| Gelesenes anwenden |
- a) Übersetzen Sie den Satz „Ich fische eine 155 und bin wirklich überzeugt von der Rolle.“ aus dem Forumstext über Angelgerät ins Englische.
- b) Geben Sie den Forumstext über Angelgerät zwischen „Da bin ich ja“ und „kein Plastik entdeckt.“ einschließlich wieder. Tauschen Sie dabei „Vollglas“ gegen „Kohlefaser“ aus.

Zum Glück gingen derlei Tonkin-Zwischenfallkelche dareinst an mir vorbei - 30 g WG und dabei schwerer als diverse heftige Waller-Stellruten von heute 

Dieses Teil wollte ich nicht posenfischend dauerhalten müssen - da fault einem ja der Ellbogen weg (vor allem bei der Länge). Krumm wie Horst offenbar noch dazu.

Für mich ein Teil zum Zieren oder Abgewöhnen - aber nicht zum Einsetzen.

Da bin ich ja fast schon froh, früher mit Vollglas (1,65 m) eingestiegen zu sein


----------



## Floma (22. August 2022)

Ti-it schrieb:


> Die Ryobi 177 macht sich aber sicher auch noch hervorragend am Wasser.
> Ich fische eine 155 und bin wirklich überzeugt von der Rolle. Und bis auf den Knopf der Druckkopfspule und dem Schraubknopf habe ich noch kein Plastik entdeckt.
> 
> Gruß,
> Ti-it


Ich finde, dass die alle, von 155 bis 199 (oder?), richtig gut aussehen. Meine Alltime-Favorites sind die Rollen, bei denen sich 80er Design und "neue" Materialien um alte Gestaltungsmuster hüllen. Shakespeare  Sigma, bspw. (ohne das Erscheinungsjahr geprüft zu haben). Bei den älteren mag ich aber das funktionelle, minimalistische Aussehen, wie bei den Ryobis. DAM Hobby passt natürlich genauso.


----------



## dawurzelsepp (23. August 2022)

Wie schon erwähnt sind solche Ruten eher Liebhaberstücke und die Meinungen dazu werden immer auseinander gehen. Wenn man sich die Fan Gemeinde der Gespließten anschaut so sind das ebenfalls Liebhaber. An meiner Tonkin Nr. 60 fische ich gerne eine MItchell 410 oder auch ne Quick 80.

fischmonger 
Frag doch mal den Dübel er hat auch schon die ein oder andere Rute wider aufgebaut, bei ihm wäre sie sicherlich in guten Händen. 
Ich selber habe noch 2 Stück die ebenfalls neu aufgebaut werden müssten un dnoch einige gespließte von demher bin ich aktuell gut versorgt.

| Die Daten |

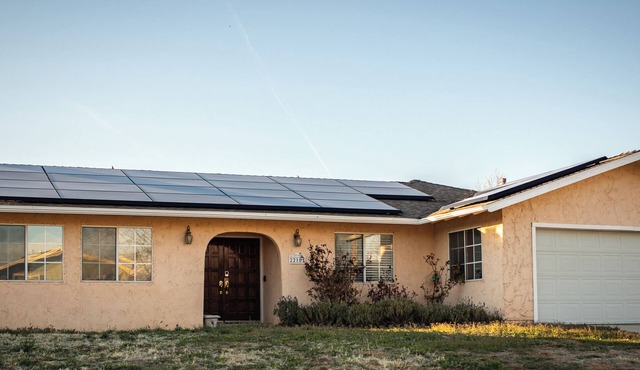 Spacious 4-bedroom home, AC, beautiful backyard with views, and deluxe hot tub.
...
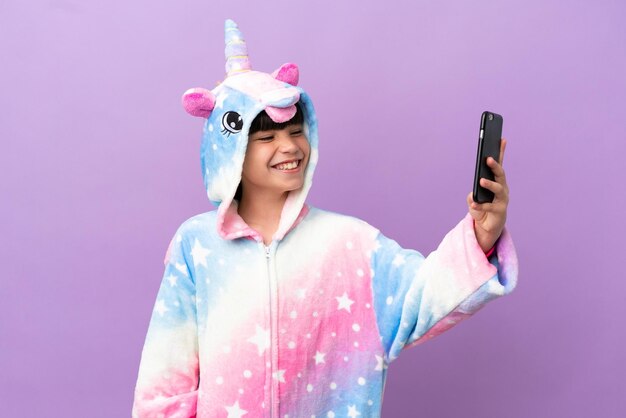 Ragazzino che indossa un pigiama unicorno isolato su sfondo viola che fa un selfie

| Antworten nach Nummer |
- a) I fish a 155 and I am really convinced by the reel.

- b)
Da bin ich ja fast schon froh, früher mit Kohlefaser (1,65 m) eingestiegen zu sein


----------



## Floma (22. August 2022)

Ti-it schrieb:


> Die Ryobi 177 macht sich aber sicher auch noch hervorragend am Wasser.
> Ich fische eine 155 und bin wirklich überzeugt von der Rolle. Und bis auf den Knopf der Druckkopfspule und dem Schraubknopf habe ich noch kein Plastik entdeckt.